After dinner, his argument was dissolved by a famed Neapolitan scholar who inadvertently demonstrated that lenses can produce spectacles to match or exceed in frivolity any yet conjured by silvery glass.
Well, I can only pray that our mirror-mad friend Tristão de Nis was present to see that demonstration, Ciotti says, and narrows his eyes appraisingly. If I may ask, he says, what did you make of the Nolan’s performance last night?
Crivano shrugs. If his intent was to demonstrate his prodigious memory, he says, then I suppose he succeeded. If he sought to impart some definitive judgment on the subject at hand, then I confess I came away unenlightened.

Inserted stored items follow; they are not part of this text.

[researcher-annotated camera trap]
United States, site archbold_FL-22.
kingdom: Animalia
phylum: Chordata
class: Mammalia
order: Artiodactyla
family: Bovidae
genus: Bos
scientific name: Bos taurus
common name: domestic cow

Ciotti leans back in his chair; his right hand comes to rest atop a shallow wooden tray on the table beside him. It is a rare rhetorical gift, he says, that permits a man to speak knowledgeably about a topic and still deliver his audience into a state of enriched confusion. At times I think this skill chiefly defines the profession of magus. The Nolan has it, I think you’ll agree. That said, I cannot dismiss him as a charlatan.
From what Tristão had told me of the fellow, Crivano says, I expected either a trickster or a madman. As if these categories must be exclusive.
Ciotti nods; the wooden tray clicks beneath his fingers. It’s divided by slats into square compartments, and each compartment is filled with short slender pieces of dull metal. Their sound recalls the rattle of bone dice in a cup. Tracking Crivano’s gaze, Ciotti scoops a few metal bits from the tray and offers them with a pinched, beaklike hand. Here, he says. Have you seen these before?
Crivano takes them. They slide on the ridges of his creased and calloused palm. Each is cuboid, smaller than a newborn’s finger, cast from a lead alloy. Each has a Greek letter—Λ Η Θ Η—in low relief on one of its smallest ends. Movable type, Crivano says. I saw a printing press once in Bologna. But I’ve never seen loose pieces like these.
We call these sorts, Ciotti says. They’re bound together into a forme, from which a page is printed. That work is not done here. I pay a printer to do it, and he generally casts his own type. He’s discreet and reliable, but he lacks facility in Greek. I recently took a commission to print the Enneads of Plotinus, so for that I had to have my own type made. When I first began, all I ever used was the Latin alphabet. But after the Brucioli had such success with their Hebrew books, such trade became difficult to ignore. Some of my guildsmen — I refrain from naming them — have even secured the privilege to print in Arabic, and now turn profits by selling Muhammadan holy books to the Turks.